"Supplices et suppliciations" Les exécutions publiques dans Paris: peines, mises en scènes, bourreaux et cris.

Dans les anciens plans de Paris, le tracé des rues et les différents bâtiments remarquables de la capitale nous offre la lecture d'un espace urbain ponctué par deux récurrences notoires:d'une part, les moulins, le plus souvent installés sur des éminences, étoilent l'utilisation de la force éolienne sur un front discontinu d'hélices battantes; de l'autre, les potences et échelles dites de justice, déclinent une singulière ponctuation où s'arrêtèrent les phrases d'existences indénombrables.


Jusqu'au XVIIème-XVIIIème s. et la centralisation de la justice initiée sous le règne de Louis XIV, les vestiges du régime féodal et ses justices plurielles dressent à des carrefours bien visibles de la ville les instruments de leur pouvoir: gibets où les cadavres sont voués à une décomposition lente et aux vues de tous, cuves bouillantes, piloris et carcans où exposer les condamnés aux humiliations de la foule.

Chaque seigneur a le droit de haute ou de basse justice sur ses terres; aussi Paris se fait le charnier de cruautés diverses que le pouvoir royal souffre à accorder.

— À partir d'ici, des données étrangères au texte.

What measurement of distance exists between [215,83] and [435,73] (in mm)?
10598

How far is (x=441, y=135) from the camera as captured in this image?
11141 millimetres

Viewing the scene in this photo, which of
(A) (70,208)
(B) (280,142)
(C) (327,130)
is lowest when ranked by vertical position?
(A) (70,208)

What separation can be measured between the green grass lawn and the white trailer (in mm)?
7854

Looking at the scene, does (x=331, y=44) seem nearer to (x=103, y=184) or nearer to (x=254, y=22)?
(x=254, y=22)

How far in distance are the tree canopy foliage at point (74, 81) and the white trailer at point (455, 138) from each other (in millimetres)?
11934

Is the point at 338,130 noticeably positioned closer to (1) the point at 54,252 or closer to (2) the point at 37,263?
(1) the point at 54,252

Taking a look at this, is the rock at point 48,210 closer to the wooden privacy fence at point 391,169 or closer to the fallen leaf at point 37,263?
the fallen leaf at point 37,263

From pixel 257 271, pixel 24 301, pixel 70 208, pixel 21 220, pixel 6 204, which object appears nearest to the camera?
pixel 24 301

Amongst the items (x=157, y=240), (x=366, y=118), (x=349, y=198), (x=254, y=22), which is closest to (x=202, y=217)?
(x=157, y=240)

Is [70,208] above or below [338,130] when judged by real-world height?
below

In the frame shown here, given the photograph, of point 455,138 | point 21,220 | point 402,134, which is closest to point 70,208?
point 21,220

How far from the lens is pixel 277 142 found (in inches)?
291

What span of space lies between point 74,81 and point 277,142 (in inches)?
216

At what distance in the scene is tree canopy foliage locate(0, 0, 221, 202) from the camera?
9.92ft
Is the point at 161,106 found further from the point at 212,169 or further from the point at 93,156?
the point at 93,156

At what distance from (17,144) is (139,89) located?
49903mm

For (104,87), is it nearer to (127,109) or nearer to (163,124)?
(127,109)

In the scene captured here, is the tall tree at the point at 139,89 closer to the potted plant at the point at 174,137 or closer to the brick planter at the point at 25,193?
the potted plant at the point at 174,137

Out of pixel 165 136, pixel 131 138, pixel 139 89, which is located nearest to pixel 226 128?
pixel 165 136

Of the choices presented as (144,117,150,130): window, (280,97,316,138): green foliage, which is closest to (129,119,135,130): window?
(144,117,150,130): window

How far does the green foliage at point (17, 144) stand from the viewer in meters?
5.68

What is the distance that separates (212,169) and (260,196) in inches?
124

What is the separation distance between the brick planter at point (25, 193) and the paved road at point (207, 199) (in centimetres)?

Depuis les pendus que le poète Villon mis en chanson et dont le cadavre aux propriétés soi-disant magiques attisa au Moyen-Âge la convoitise des sorciers,

En passant par les petits larcins et les grands bûchers où Paris se fit le théâtre macabre de la souffrance de personnalités et d'anonymes,

Et jusqu'aux premières loges des exécutions spectaculaires sur la place de Grève où les ennemis publics jouissaient du regard de la ville entière,

C'est un parcours de la souffrance au coeur de Paris dont certains carrefours imperceptiblement gardent mémoire et dont les blessures ne cicatrisent jamais tout-à-fait malgré le temps. De la rue de l'échelle (entendons "échelle de justice") à côté de l'église Saint Roch et jusqu'au coeur de Paris entre la terrible prison du Châtelet et la place des supplices devant l'hôtel de ville, à l'ombre des écorcheries des bouchers mitoyens, une visite qui réouvre les blessures de l'histoire de la justice dans la ville.